As we go into another year where we must continue to adapt to the “new normal”, cybersecurity will continue to grow in size and importance.
At the start of the pandemic, we saw many cybersecurity analyst briefings rescheduled as working from home became a necessity, and analysts were needed to support new security requirements at that critical moment. This year is no different. As working from home becomes even more ingrained into society and everyday life; cybersecurity’s level of importance will continue to rise.
We spoke to leading cybersecurity analysts, including Maxine Holt, Senior Research Director at Omdia and her colleague Rik Turner, Principal Analyst, to get their thoughts on what we can expect to see as the key trends for cybersecurity in 2022. We also reviewed influential reports from Gartner, Forrester and more to gather more insights.
Ransomware, yet again, will be a buzzword in 2022!
Ransomware is a criminal business model that uses malicious software to encrypt something valuable for ransom. The concept of ransomware isn’t new, but given the low barriers to entry and effectiveness in generating revenue, it has become a multimillion-dollar criminal business and has displaced many other cybercrime models.
As we continue to move into a digitalised way of living, ransomware attacks will continue to spike. With the increase in the availability of international cloud infrastructure, the number of ransomware attacks will increase exponentially as they offer more scalable and standardised environments that threat actors from anywhere can access.
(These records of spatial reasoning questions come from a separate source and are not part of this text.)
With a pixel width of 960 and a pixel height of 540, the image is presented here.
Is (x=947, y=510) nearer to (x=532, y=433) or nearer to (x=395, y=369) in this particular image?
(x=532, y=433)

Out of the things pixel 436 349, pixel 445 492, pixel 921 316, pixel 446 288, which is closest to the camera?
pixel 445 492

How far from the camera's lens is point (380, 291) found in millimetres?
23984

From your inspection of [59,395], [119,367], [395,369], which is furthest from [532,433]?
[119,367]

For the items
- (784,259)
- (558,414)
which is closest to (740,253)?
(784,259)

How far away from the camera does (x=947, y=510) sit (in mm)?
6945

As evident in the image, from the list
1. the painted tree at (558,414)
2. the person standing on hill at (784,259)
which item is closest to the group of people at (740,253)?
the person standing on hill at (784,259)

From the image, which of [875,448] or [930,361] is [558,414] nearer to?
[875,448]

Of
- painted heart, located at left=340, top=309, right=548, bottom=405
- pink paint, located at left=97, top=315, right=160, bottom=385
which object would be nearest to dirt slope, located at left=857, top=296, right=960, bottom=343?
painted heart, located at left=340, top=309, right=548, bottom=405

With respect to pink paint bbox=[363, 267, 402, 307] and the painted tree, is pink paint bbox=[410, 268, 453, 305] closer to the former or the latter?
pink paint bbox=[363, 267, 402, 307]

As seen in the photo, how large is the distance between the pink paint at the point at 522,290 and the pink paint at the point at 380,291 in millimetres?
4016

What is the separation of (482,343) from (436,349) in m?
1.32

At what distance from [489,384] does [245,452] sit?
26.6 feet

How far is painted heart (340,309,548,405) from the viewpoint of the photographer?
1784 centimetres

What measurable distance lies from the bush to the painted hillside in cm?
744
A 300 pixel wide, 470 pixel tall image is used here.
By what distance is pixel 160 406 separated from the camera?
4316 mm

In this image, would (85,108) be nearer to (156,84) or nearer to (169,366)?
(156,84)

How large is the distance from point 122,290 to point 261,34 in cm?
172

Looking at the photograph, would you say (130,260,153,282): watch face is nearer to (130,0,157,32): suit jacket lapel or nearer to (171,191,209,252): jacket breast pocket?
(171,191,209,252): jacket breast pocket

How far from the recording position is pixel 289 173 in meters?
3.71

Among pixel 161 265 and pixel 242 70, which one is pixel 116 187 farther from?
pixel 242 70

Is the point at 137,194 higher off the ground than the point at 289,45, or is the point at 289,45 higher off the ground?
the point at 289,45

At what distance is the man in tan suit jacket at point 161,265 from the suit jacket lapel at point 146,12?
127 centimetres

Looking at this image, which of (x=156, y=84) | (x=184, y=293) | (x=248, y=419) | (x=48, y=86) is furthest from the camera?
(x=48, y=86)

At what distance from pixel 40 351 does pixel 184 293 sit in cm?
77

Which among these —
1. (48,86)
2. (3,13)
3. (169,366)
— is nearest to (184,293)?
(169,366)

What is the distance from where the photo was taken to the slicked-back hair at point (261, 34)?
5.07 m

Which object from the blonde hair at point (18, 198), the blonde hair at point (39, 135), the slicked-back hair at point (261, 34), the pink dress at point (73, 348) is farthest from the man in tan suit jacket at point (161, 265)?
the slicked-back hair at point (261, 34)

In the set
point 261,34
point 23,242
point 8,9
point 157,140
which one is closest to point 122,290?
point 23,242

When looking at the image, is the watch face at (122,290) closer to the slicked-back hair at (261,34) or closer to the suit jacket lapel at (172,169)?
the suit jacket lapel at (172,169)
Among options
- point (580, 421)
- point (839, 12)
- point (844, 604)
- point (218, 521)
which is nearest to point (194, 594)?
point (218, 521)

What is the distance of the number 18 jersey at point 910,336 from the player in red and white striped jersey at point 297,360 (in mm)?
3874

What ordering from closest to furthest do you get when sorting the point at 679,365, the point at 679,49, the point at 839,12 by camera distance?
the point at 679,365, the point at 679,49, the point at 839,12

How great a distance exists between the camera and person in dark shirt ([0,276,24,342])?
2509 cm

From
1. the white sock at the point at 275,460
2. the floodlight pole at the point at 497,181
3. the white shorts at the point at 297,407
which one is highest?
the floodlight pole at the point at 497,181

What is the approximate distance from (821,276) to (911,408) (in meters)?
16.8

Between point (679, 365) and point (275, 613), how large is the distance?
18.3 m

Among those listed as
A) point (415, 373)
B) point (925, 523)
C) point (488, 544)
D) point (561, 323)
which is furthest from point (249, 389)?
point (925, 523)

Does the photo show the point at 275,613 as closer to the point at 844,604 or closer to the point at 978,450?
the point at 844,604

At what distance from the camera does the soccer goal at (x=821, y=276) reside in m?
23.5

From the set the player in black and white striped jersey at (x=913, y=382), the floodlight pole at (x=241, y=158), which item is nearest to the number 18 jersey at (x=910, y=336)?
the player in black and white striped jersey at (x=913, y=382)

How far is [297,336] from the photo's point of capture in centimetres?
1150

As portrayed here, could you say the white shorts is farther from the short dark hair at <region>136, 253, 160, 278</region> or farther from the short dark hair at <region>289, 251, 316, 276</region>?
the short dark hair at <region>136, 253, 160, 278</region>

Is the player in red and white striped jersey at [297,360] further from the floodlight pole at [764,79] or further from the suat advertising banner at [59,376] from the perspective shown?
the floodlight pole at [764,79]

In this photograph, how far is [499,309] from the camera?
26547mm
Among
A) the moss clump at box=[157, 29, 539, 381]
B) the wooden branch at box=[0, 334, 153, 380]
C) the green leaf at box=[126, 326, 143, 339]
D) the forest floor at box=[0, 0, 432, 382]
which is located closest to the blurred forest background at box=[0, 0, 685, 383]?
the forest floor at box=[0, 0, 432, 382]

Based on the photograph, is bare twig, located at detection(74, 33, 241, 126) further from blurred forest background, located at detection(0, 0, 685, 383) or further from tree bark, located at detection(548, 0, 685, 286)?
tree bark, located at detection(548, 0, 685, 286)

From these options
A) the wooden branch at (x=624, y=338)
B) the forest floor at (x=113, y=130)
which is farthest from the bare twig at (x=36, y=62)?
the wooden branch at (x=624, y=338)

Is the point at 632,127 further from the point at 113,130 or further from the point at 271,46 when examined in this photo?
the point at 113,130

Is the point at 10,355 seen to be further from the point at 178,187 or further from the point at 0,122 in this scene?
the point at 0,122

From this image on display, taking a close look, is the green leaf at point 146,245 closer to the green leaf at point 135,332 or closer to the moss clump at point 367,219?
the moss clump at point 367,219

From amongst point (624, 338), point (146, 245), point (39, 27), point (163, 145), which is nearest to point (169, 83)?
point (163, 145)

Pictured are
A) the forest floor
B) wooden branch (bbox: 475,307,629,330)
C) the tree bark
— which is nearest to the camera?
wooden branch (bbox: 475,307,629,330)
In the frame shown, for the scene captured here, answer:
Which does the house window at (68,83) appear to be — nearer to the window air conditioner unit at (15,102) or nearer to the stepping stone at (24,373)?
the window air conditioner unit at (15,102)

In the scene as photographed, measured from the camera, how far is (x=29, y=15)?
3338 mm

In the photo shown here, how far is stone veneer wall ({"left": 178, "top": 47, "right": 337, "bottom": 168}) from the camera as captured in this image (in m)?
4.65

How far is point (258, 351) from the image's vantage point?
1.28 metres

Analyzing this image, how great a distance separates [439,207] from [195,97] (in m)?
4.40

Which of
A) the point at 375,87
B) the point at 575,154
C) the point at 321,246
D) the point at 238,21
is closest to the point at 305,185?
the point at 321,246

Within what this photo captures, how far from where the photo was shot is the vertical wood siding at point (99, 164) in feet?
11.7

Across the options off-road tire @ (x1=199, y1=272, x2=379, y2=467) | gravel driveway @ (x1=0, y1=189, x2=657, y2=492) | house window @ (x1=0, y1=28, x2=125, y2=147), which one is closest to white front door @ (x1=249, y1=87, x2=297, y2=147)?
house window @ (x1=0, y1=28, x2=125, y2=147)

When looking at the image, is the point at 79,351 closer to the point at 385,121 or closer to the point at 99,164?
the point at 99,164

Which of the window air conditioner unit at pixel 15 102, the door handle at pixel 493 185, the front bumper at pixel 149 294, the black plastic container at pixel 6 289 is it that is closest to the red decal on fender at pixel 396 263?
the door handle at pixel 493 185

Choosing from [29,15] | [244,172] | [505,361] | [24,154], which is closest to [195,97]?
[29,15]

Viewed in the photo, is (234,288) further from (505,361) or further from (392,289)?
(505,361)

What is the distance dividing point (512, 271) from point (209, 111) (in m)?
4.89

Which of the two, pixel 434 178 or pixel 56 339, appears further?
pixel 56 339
According to IDC’s 2021 Ransomware Study, approximately 37% of global organisations said they were the victim of some form of ransomware attack in 2021. It coincides with an increase in the average ransomware payment to a record $570,000 in the first half of 2021.
With RaaS’ (Ransomware as a Service) flexible business approach, attackers can purchase toolkits as part of a monthly subscription, lifetime fees and/or profit-sharing deals. It means the ransomware code is made readily available for both experienced and low-level hackers. Researchers at Group-IB found that almost two-thirds of ransomware attacks analysed in 2020 came from hackers operating on a RaaS model. With the easy-to-use service booming, it is no surprise that global ransomware damage costs are predicted to exceed $265 billion by 2031.
Supply Chain Cyber Attacks
Supply chain attacks made headlines worldwide in 2021, with the famous SolarWinds supply chain attack standing out due to its scale and influence. Supply chain cyber-attacks will be prominent yet again in 2022, linked to the cloudification and digitalisation trends that have been accelerated by the “new normal”.
Supply chain hackers will take advantage of a lack of monitoring within the organisation’s environment that can be exploited to perform any type of cyber-attack. Usually, these attacks will target smaller vendors within the supply chain. It will inevitably lead to a higher number of third-party incidents.
CloudBees surveyed 500 C-suite executives about the state of their organisation’s software supply chain, where 45% of the executives admitted that they are only halfway to securing their software supply chain. In the same study, 64% of executives wouldn’t know who to turn to first if their software supply chain was attacked. These are concerning results and only suggest the significance of supply chain cyber-attacks going forward.
Evolution of Risk
Cyber risk is measured using the equation likelihood x impact, where both parties are measured from 1-5, one being the lowest risk, and five the highest. Both scores will give us an overall cyber risk score, which can, unfortunately, be misleading, as a score with low likelihood and high impact will be viewed as low risk in the grand scheme of things, but the effect would still be considerable.
In 2022, risk will have to evolve to provide more mitigation. Linking back to the “new normal”, organisations will have to increase their digital resilience and turn to risk-driven security. This form of protection could save organisations money if they are brave enough to adopt it, as they will be able to uncover mistakes made in the past.
Zero Trust Network Security
As users, devices and application workloads continue to move and establish themselves outside the surroundings of the corporate network, organisations will have to continue to move away from enforcing network security solely at the network perimeter.
Although the concept of Zero Trust is not new, it is continuously growing in importance for organisations, and it will be no different in 2022. No user or device is trusted just because they have been allowed onto the network in a Zero Trust model. As a result, user and device authentication are stringent, but Zero Trust doesn’t stop solely at the entry point; it constantly scans devices and users for suspicious activity and behaviour to ensure the network remains a secure environment.
To conclude, we expect another big year for cybersecurity in 2022. As cybersecurity and risk management grow in importance at board-level for organisations, investment will grow exponentially. Cybersecurity is not just one thing; there are many layers and things involved under the umbrella that organisations must be prepared to protect against.